Effect of baryon number density (n) on the maximum mass and stability of strange stars

A new class of relativistic solutions of Einstein field equations for an anisotropic strange star admitting the Vaidya-Tikekar type metric potential in the framework of MIT bag model equation of state of the strange matter, $p_r=\frac{1}{3}(\rho -4B)$, where B is termed as bag constant, is presented. In order to integrate the quark core hypothesis and provide an explanation for a physically feasible stellar model, we have examined the baryon number dependent B (n) via an extreme Wood-Saxon, like parameterisation. The energy per baryon $\left(E_B\right)$ has been calculated to restrict B (n) within the stable window, i.e., $E_B<930.4MeV$ $\left({}^{56}Fe\right)$. This study investigates the baryon number density (n) induced phase transition between hadrons and quarks inside a stellar configuration. Interestingly, the nature of the variation of $E_B$ vs. n, shows that for $n\ge 1.1f{m}^{-3}$ the energy per baryon approaches a constant value.
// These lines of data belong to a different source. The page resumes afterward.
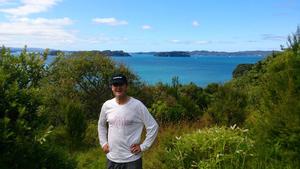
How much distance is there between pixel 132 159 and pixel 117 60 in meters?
11.4

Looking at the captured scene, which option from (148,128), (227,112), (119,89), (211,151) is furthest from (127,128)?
(227,112)

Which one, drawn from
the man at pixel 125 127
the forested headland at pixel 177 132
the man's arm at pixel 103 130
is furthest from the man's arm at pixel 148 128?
the forested headland at pixel 177 132

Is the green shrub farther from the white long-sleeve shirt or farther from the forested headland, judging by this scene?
the white long-sleeve shirt

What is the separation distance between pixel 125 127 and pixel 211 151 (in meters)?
2.55

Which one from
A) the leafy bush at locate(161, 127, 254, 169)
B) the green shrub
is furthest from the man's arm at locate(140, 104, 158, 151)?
the green shrub

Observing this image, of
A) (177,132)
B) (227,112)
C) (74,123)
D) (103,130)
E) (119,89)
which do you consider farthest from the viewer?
(227,112)

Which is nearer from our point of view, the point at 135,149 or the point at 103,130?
the point at 135,149

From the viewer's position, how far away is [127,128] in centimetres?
557

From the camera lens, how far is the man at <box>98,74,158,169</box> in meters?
5.56

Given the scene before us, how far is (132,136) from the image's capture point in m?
5.61

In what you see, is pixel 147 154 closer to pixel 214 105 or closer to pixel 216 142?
pixel 216 142

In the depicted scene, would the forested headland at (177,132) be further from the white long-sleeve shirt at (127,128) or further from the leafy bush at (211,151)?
the white long-sleeve shirt at (127,128)

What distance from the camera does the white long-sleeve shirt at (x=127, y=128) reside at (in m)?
5.56

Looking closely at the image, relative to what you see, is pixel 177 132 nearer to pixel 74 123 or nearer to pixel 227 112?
pixel 74 123
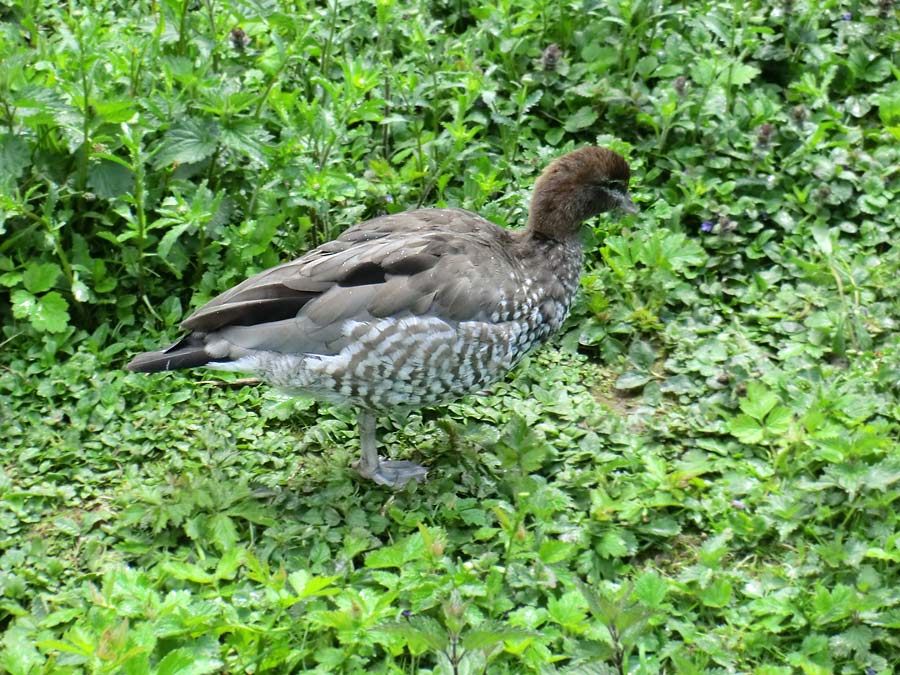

We choose $n=0.6f{m}^{-3}$, $B=66.32MeV/f{m}^3$ within the stipulated restrictions and consider 4U 1608-52 as a strange star candidate. We find that all the characteristic properties are well satisfied within the stellar interior for the choice of parameters. The numerical solution of the TOV equations yields a maximum mass of strange quark stars of $2.01M_{\odot }$ and a corresponding radius of $10.96Km$. Proposed model meets the necessary energy conditions and also stability criteria, confirming its viability as a realistic stellar model within the parameter space used.